Press Release

Nara Roesler tem o prazer de apresentar Cross-Cuts, exposição com curadoria de Luis Pérez-Oramas em cartaz de 12 de janeiro a 13 de fevereiro de 2021, que se desdobra em cinco instalações diferentes e marca a inauguração do novo espaço da galeria no Chelsea, em Nova York. A mostra se estruturou a partir da riqueza e variedade que constituem o portfólio Roesler, destacando nove artistas significativos: Antonio Dias, Paul Ramirez Jonas, Berna Reale, Cristina Canale, Karin Lambrecht, Maria Klabin, Milton Machado, Artur Lescher e Tomie Ohtake.

 

Cross-Cuts funciona como capítulos que enfocam um corpo específico na obra de cada artista, ou uma conversa entre dois ou três artistas. Acreditamos numa apreciação artística de mente aberta, capaz de descobrir por meio de justaposições relevantes, feitas de forma comparativa e analógica, novos significados que ampliem as ressonâncias estéticas e políticas”, afirma Luis Pérez-Oramas, Diretor Curatorial Sênior.

 

Cada uma das instalações que compõem a exposição aborda questões que dizem respeito à arte contemporânea no Brasil e nos Estados Unidos.
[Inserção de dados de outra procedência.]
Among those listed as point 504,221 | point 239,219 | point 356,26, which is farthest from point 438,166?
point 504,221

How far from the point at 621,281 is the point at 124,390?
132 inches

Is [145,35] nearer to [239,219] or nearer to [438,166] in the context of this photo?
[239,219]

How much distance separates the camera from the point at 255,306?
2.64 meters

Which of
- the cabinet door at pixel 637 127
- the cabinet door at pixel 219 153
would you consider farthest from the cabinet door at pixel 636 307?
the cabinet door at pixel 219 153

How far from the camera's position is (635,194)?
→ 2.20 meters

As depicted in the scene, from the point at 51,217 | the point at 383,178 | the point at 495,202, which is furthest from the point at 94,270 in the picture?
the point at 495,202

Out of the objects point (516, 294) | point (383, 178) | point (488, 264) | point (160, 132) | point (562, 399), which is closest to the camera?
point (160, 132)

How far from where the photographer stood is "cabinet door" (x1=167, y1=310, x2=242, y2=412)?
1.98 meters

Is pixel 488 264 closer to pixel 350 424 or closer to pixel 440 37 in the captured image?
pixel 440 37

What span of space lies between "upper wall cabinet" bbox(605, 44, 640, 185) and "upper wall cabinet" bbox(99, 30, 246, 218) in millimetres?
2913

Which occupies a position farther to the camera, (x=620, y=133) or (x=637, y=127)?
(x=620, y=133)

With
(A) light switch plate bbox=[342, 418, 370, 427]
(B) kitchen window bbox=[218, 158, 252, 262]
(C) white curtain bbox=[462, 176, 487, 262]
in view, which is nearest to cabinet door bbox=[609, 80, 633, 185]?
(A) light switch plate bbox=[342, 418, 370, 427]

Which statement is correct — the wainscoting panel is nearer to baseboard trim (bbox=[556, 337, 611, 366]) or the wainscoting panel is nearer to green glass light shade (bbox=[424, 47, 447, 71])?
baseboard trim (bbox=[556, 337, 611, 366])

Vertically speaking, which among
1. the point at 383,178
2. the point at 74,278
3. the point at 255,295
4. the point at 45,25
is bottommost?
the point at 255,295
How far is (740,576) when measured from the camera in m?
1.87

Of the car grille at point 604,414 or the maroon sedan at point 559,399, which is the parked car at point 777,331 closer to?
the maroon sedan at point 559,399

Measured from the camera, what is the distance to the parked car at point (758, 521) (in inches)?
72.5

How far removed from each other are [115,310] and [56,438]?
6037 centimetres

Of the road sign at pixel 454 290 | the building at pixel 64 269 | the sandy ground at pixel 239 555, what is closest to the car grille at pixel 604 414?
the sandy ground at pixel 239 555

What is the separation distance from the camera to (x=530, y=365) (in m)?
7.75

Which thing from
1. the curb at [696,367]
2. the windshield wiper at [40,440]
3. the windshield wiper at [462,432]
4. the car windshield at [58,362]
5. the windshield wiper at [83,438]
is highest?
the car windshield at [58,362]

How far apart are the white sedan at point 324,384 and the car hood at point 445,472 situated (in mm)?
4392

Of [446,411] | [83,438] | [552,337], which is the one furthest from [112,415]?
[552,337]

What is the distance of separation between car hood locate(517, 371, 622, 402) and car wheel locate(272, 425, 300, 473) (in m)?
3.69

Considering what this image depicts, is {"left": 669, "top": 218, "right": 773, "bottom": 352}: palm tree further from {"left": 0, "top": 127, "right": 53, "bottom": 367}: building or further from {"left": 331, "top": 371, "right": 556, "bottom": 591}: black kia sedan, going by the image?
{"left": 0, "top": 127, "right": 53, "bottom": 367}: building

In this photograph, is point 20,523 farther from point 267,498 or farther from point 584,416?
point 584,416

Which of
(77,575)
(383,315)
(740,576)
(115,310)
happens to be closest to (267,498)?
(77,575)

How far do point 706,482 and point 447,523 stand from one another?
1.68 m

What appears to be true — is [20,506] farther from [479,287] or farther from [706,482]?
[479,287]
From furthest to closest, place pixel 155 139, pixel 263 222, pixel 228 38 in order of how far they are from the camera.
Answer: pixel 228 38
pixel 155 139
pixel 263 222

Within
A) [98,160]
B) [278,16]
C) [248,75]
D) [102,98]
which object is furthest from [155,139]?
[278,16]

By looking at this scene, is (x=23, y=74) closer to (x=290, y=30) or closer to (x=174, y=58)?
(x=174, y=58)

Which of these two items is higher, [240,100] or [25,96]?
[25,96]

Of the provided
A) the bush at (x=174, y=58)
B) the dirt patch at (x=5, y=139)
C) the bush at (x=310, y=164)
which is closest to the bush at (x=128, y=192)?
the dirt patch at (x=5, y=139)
O entrelaçamento entre arte e política nas práticas pós-conceituais é abordado nas pinturas de Antonio Dias em sua icônica série da década de 1970, A Ilustração da Arte. O diálogo sobre o significado social dos monumentos no espaço público e as políticas da violência se dá por meio de esculturas da série Ventriloquist (2013), de Paul Ramirez Jonas, e da documentação em vídeo e fotografia da performance Palomo (2013), de Berna Reale. A resiliência da pintura figurativa e pós-expressionista contemporânea evidencia-se nas obras de três pintoras brasileiras: as composições de Cristina Canale, entre o figurativo e o abstrato; a representação distintiva da figura e da paisagem em Maria Klabin; e a abstração imersiva multicolorida de Karin Lambrecht. A articulação entre escultura, arquitetura e paisagem no mundo pós-industrial pode ser verificada na escultura de gavetas de metal de Milton Machado, Pilha (2009), e na série Rios (2018-19), de Artur Lescher, com estruturas feitas com tiras de feltro ou aço. A unificação da escrita com a abstração está incorporada nas esculturas caligráficas, assim como nas pinturas em campos de cor e linhas, características da obra tardia de Tomie Ohtake.

 

Uma seleção de obras de outros artistas atualmente representados pela galeria também será exibida em uma sala adjacente. Ao lado desses trabalhos, haverá uma coleção de publicações, assim como de materiais digitais e impressos sobre a história, os artistas e o programa da galeria.